### Input ###

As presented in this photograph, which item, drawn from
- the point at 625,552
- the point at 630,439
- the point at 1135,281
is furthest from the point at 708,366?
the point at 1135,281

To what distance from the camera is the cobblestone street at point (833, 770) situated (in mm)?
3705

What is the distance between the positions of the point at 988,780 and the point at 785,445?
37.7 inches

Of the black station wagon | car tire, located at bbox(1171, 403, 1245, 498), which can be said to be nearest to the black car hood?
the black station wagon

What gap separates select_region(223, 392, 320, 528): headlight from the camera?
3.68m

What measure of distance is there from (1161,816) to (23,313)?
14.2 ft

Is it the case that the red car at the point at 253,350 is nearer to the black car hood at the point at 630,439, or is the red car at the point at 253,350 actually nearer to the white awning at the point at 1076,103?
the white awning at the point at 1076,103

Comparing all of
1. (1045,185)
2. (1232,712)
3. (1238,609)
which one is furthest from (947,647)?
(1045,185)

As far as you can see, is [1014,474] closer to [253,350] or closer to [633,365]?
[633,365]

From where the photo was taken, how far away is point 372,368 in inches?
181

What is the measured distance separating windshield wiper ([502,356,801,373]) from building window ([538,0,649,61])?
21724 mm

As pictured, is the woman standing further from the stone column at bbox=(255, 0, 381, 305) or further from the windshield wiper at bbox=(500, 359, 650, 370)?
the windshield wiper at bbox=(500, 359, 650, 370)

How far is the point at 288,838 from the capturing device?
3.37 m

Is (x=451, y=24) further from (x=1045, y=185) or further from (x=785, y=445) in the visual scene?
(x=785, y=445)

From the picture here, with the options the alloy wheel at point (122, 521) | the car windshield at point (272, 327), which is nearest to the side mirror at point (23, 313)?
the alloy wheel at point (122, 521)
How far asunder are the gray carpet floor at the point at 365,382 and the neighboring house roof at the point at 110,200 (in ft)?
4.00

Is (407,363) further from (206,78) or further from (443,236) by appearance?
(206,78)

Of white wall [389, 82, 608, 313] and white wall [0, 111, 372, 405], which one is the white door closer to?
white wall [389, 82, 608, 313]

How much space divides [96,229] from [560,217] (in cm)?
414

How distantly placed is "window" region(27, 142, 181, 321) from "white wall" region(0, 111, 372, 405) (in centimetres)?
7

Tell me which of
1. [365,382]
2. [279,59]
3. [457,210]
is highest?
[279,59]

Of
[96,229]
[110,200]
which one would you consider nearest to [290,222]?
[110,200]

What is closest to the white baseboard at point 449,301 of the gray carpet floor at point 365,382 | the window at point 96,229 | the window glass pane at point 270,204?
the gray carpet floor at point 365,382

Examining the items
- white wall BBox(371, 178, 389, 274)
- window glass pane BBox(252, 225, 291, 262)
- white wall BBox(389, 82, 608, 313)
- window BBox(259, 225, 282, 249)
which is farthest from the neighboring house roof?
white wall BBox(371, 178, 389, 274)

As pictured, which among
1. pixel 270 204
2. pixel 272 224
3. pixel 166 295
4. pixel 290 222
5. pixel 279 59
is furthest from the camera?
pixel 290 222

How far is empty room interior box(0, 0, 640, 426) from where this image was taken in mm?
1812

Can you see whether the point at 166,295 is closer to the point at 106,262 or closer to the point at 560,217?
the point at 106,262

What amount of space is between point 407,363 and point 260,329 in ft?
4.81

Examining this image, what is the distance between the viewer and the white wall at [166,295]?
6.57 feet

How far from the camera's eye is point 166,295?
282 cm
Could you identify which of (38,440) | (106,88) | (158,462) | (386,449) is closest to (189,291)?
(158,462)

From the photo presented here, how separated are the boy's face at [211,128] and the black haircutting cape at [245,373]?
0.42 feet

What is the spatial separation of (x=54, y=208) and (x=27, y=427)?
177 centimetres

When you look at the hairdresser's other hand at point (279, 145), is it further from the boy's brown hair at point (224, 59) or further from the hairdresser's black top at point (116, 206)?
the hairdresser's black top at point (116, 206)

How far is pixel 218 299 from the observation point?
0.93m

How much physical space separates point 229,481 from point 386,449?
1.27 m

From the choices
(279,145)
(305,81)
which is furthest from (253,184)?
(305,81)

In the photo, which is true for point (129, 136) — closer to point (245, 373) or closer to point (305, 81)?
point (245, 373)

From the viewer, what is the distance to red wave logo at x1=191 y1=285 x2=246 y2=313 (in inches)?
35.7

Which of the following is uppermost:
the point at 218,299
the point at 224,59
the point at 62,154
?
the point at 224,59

###

Exercise brief:
Copy out the lines of the material between the line holding "What is closest" and the line holding "177 centimetres", inclusive, reproducing each one without change.

Result of the exercise:
What is closest to the white baseboard at point 449,301 of the gray carpet floor at point 365,382 | the window at point 96,229 | the window glass pane at point 270,204?
the gray carpet floor at point 365,382

Examining the items
- white wall BBox(371, 178, 389, 274)
- window glass pane BBox(252, 225, 291, 262)
- white wall BBox(389, 82, 608, 313)
- window BBox(259, 225, 282, 249)
which is farthest from the neighboring house roof?
white wall BBox(371, 178, 389, 274)

As pictured, which among
1. pixel 270 204
2. pixel 272 224
3. pixel 166 295
4. pixel 290 222
5. pixel 279 59
is furthest from the camera?
pixel 290 222

How far is empty room interior box(0, 0, 640, 426) from where this image was taken in mm?
1812

Can you see whether the point at 166,295 is closer to the point at 106,262 or closer to the point at 560,217?
the point at 106,262

What amount of space is between point 407,363 and point 260,329 in ft?
4.81

Examining this image, what is the distance between the viewer and the white wall at [166,295]?
6.57 feet

How far from the camera's eye is point 166,295?
282 cm
Could you identify which of (38,440) | (106,88) | (158,462) | (386,449) is closest to (189,291)?
(158,462)

From the photo presented here, how separated are the boy's face at [211,128] and the black haircutting cape at [245,373]?
0.42 feet

What is the spatial separation of (x=54, y=208) and (x=27, y=427)?
177 centimetres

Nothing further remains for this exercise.